- [Quoted passage]:
________

Slow Cooker Gingerbread Fudge combines the cozy flavors of gingerbread with the rich creaminess of fudge. This easy-to-make holiday treat fills your kitchen with the comforting aroma of warm spices and a perfect blend of molasses, ginger, cinnamon, and nutmeg.


Ingredients

  1. For the pudding:
    • 2 cups white chocolate chips
    • 1 can (14 oz) sweetened condensed milk
    • 1/2 cup molasses
    • 1/4 cup unsalted butter
    • 1 tsp ground ginger
    • 1/2 tsp ground cinnamon
    • 1/4 tsp ground nutmeg
    • 1/4 tsp ground cloves
    • 1/4 tsp vanilla extract
    • Pinch of salt

Instructions

Prepare the slow cooker: Grease the bottom and sides of the slow cooker with cooking spray or butter to ensure the fudge doesn’t stick.

  1. Add the ingredients: In the slow cooker, combine the white chocolate chips, sweetened condensed milk, molasses, butter, ginger, cinnamon, nutmeg, cloves, vanilla extract, and a pinch of salt. Stir everything together until well combined.
  2. Cook on low: Cover the slow cooker and cook on low for 2 hours. After the first hour, stir the mixture every 30 minutes to ensure that the fudge doesn’t burn and that everything is melting evenly.
  3. Mix and pour: Once the fudge is fully melted and smooth, remove the slow cooker insert from the heat. Stir well to make sure everything is evenly mixed.
  4. Set the fudge: Pour the fudge mixture into a lined 9×9-inch baking pan or a silicone mold. Use a spatula to smooth out the top and spread it evenly.

________

- [Request]: In the gingerbread fudge recipe, how long and at what setting does the fudge cook in the slow cooker?

________

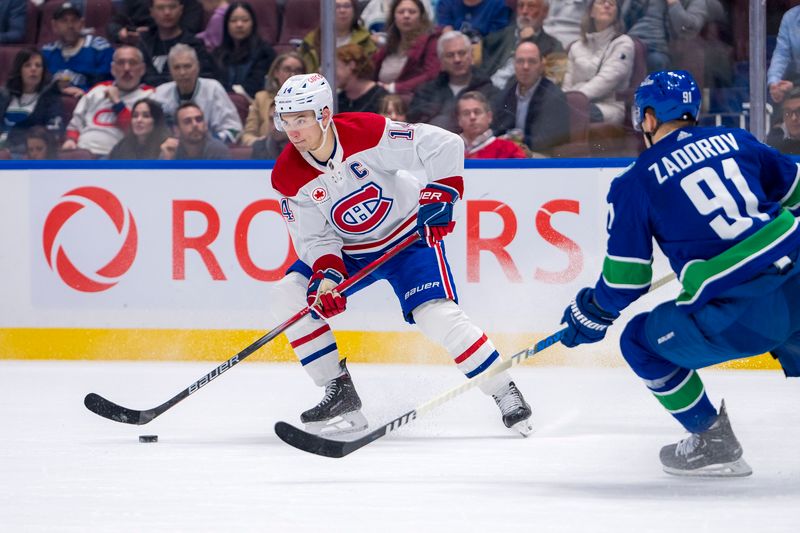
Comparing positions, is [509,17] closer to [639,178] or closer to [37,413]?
[37,413]

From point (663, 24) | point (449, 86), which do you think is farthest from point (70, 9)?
point (663, 24)

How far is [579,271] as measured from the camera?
5.35m

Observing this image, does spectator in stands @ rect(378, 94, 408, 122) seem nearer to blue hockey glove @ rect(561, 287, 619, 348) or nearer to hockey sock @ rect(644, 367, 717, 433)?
blue hockey glove @ rect(561, 287, 619, 348)

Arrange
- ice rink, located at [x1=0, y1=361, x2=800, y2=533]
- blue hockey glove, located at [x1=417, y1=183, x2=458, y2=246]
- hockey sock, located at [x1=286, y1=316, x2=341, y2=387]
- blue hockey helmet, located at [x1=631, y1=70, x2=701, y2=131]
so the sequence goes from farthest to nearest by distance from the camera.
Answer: hockey sock, located at [x1=286, y1=316, x2=341, y2=387], blue hockey glove, located at [x1=417, y1=183, x2=458, y2=246], blue hockey helmet, located at [x1=631, y1=70, x2=701, y2=131], ice rink, located at [x1=0, y1=361, x2=800, y2=533]

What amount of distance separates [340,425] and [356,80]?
235 cm

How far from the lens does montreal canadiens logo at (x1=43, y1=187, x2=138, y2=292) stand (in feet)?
19.1

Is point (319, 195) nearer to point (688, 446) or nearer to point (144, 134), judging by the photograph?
point (688, 446)

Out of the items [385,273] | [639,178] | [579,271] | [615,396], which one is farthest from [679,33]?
[639,178]

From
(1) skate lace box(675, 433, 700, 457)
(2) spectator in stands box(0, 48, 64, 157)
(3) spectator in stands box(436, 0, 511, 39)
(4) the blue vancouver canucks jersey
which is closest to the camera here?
(4) the blue vancouver canucks jersey

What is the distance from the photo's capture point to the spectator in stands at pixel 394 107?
18.8 ft

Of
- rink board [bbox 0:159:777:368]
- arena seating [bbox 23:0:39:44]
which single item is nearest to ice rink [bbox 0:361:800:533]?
rink board [bbox 0:159:777:368]

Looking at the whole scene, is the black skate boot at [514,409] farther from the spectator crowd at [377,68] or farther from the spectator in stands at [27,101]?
the spectator in stands at [27,101]

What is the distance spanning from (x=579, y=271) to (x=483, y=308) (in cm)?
43

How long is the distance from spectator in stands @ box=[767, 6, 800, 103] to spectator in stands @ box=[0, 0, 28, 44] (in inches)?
136
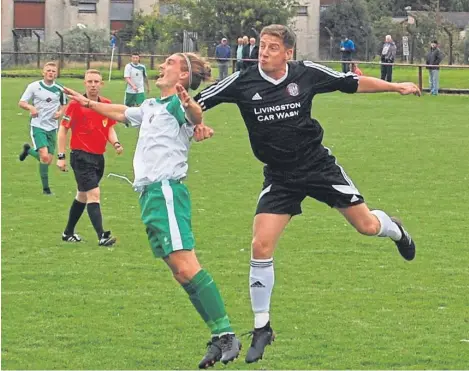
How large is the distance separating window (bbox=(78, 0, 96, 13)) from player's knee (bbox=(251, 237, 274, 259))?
214 ft

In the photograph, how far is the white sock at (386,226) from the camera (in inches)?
344

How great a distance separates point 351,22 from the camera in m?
70.0

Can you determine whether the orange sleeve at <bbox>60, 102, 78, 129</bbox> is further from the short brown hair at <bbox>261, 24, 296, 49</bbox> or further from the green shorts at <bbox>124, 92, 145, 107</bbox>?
the green shorts at <bbox>124, 92, 145, 107</bbox>

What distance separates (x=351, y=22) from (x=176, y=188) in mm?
63811

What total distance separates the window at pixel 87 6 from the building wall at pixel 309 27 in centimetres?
1270

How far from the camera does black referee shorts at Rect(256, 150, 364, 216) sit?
802 centimetres

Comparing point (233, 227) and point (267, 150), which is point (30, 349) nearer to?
point (267, 150)

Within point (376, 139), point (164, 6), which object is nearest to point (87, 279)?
point (376, 139)

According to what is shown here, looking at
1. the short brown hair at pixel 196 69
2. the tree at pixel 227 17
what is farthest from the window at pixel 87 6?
the short brown hair at pixel 196 69

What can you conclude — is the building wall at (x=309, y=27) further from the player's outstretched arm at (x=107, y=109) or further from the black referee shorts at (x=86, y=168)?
the player's outstretched arm at (x=107, y=109)

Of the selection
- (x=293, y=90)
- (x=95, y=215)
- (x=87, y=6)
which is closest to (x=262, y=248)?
(x=293, y=90)

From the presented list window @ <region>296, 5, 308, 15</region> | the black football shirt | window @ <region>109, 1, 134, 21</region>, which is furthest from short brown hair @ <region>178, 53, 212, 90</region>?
window @ <region>109, 1, 134, 21</region>

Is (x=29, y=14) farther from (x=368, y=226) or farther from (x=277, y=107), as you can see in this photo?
(x=277, y=107)

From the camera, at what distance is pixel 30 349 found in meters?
8.13
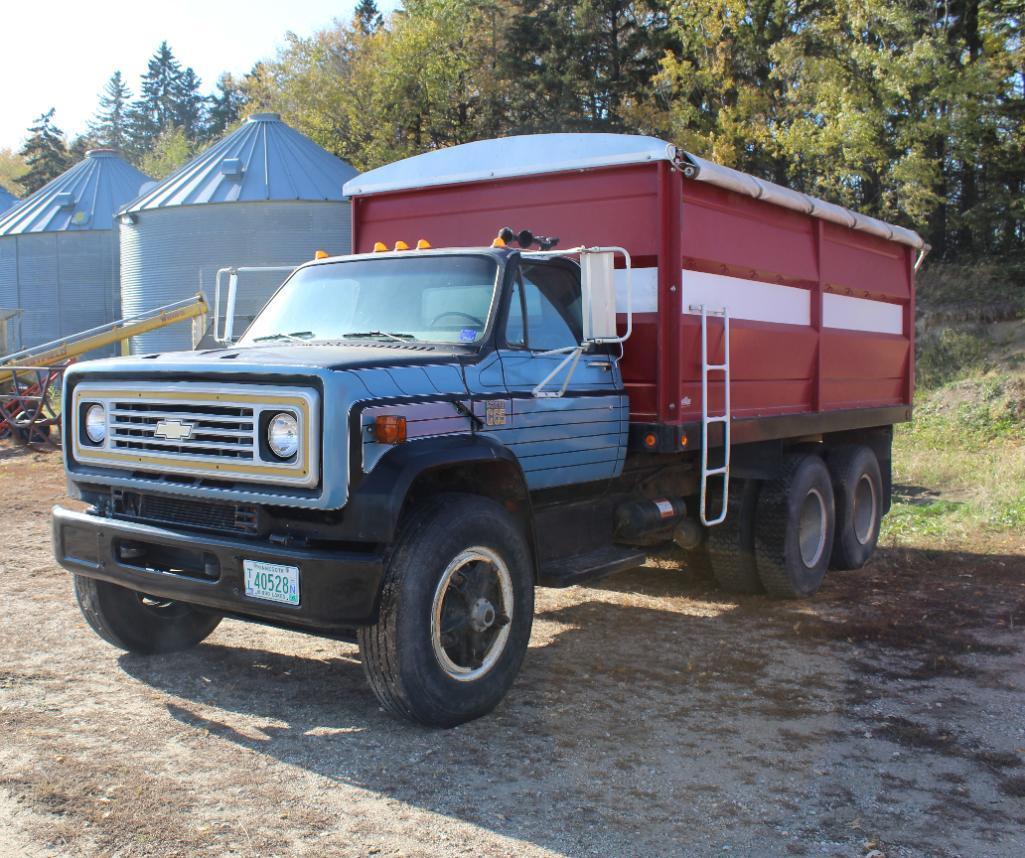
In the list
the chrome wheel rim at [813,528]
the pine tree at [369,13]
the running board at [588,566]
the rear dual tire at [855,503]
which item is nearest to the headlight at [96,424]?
the running board at [588,566]

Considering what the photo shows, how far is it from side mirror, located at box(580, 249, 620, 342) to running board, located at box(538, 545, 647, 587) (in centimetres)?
126

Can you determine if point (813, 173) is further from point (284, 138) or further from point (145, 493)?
point (145, 493)

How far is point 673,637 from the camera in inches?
274

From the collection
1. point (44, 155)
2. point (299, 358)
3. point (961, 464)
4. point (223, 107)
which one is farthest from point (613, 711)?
point (223, 107)

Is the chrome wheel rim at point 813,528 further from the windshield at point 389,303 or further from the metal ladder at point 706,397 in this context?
the windshield at point 389,303

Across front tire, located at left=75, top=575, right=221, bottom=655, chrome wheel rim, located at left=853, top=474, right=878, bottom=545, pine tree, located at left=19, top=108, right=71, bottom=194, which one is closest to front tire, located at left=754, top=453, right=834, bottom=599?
chrome wheel rim, located at left=853, top=474, right=878, bottom=545

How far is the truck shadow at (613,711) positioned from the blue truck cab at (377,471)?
0.33m

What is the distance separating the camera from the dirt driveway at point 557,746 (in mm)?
3898

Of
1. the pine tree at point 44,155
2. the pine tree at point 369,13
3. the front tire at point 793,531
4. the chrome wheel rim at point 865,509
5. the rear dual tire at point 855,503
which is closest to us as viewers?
the front tire at point 793,531

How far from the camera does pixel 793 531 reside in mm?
8164

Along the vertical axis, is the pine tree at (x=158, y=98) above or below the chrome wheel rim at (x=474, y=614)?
above

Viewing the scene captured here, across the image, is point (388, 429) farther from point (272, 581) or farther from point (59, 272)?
point (59, 272)

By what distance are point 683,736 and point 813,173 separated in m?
28.1

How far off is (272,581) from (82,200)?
37.6 m
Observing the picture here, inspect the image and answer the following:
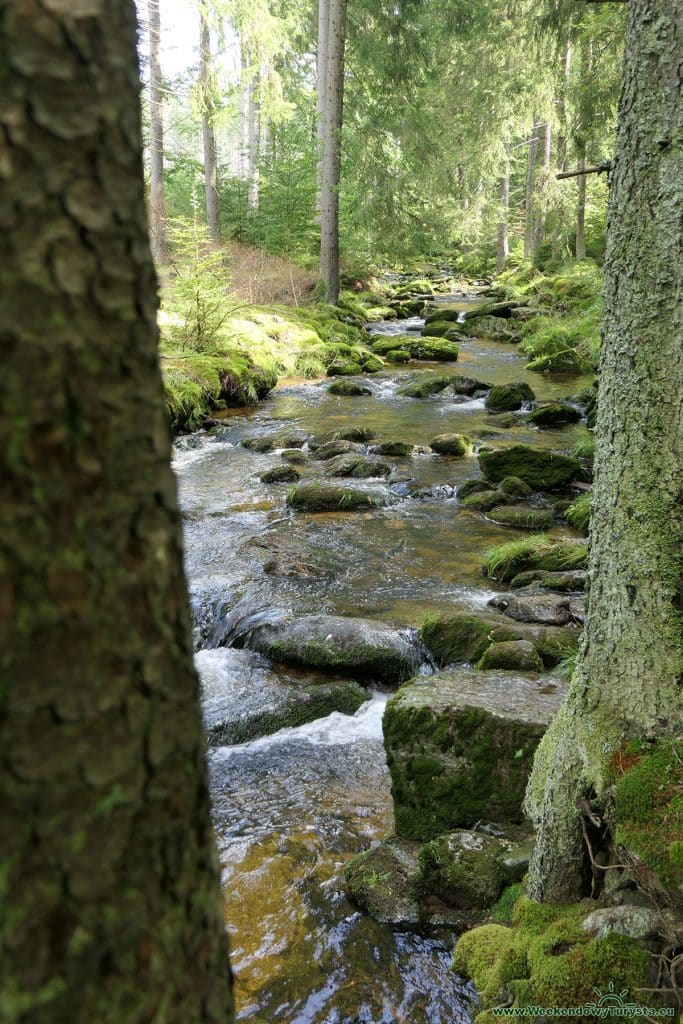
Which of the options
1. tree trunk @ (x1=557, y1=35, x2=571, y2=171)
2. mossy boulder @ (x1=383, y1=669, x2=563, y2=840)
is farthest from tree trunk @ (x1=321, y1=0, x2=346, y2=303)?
mossy boulder @ (x1=383, y1=669, x2=563, y2=840)

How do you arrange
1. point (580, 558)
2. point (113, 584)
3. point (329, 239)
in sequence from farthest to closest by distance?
point (329, 239), point (580, 558), point (113, 584)

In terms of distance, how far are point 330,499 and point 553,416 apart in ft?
15.7

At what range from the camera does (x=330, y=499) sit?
334 inches

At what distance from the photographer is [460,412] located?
1261cm

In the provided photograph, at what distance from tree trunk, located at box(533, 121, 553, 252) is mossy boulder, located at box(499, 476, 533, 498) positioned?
599 inches

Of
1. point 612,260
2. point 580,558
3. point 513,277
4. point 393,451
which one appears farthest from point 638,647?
point 513,277

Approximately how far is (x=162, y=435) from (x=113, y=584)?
0.18 metres

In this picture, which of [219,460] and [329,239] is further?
[329,239]

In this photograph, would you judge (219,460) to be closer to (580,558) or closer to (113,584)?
(580,558)

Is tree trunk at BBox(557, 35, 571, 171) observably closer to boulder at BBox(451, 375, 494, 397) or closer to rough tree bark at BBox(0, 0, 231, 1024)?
boulder at BBox(451, 375, 494, 397)

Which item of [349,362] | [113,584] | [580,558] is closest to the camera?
[113,584]

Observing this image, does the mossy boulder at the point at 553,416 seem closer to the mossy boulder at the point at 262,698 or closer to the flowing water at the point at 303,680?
the flowing water at the point at 303,680

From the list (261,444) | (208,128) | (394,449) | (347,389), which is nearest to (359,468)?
(394,449)

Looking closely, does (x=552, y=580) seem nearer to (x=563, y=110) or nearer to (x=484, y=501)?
(x=484, y=501)
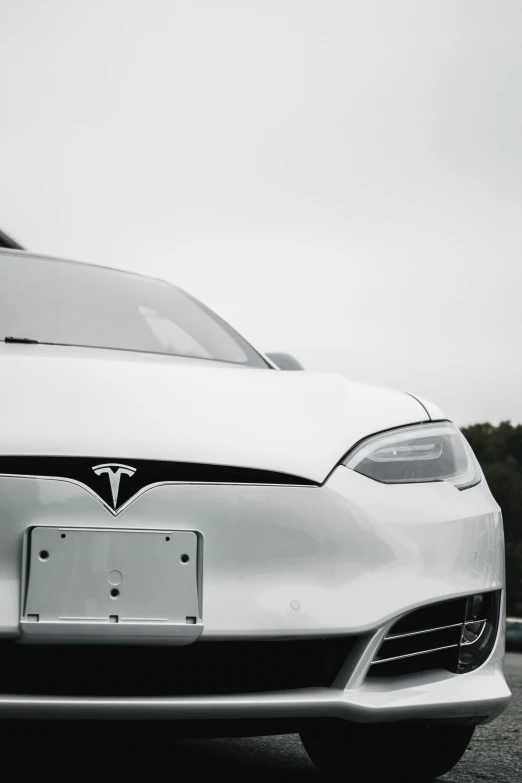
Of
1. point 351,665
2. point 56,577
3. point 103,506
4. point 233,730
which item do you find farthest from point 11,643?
point 351,665

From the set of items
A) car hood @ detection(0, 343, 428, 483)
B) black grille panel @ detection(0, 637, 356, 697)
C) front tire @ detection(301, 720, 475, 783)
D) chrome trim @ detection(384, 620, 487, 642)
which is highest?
car hood @ detection(0, 343, 428, 483)

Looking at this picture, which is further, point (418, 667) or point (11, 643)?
point (418, 667)

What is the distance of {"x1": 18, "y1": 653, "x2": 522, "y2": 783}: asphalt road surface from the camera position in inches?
109

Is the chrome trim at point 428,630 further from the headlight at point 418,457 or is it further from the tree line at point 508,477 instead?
the tree line at point 508,477

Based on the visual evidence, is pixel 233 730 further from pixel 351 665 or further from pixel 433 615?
pixel 433 615

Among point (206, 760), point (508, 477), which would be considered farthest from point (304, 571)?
point (508, 477)

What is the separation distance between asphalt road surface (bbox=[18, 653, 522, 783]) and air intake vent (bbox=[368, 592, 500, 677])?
605 millimetres

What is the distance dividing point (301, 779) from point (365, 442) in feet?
3.44

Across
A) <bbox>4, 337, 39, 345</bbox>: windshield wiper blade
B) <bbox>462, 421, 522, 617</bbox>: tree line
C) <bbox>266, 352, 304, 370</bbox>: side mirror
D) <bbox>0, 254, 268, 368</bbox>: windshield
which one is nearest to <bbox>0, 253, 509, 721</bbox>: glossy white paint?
<bbox>4, 337, 39, 345</bbox>: windshield wiper blade

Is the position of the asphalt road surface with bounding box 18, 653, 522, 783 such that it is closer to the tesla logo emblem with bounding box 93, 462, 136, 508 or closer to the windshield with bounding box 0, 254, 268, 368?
the tesla logo emblem with bounding box 93, 462, 136, 508

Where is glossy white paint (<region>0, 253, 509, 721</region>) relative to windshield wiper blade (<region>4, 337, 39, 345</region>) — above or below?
below

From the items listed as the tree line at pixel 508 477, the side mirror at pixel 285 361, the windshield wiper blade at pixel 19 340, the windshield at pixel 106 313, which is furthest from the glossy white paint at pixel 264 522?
the tree line at pixel 508 477

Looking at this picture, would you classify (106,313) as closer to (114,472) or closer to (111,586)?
(114,472)

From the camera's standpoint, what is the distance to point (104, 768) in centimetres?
286
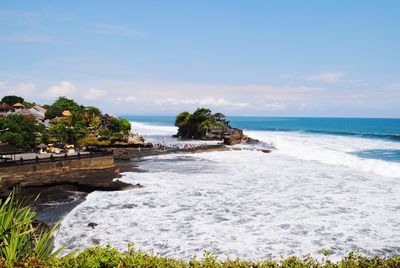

________

- [Answer to the exercise]: On low for 2 hours.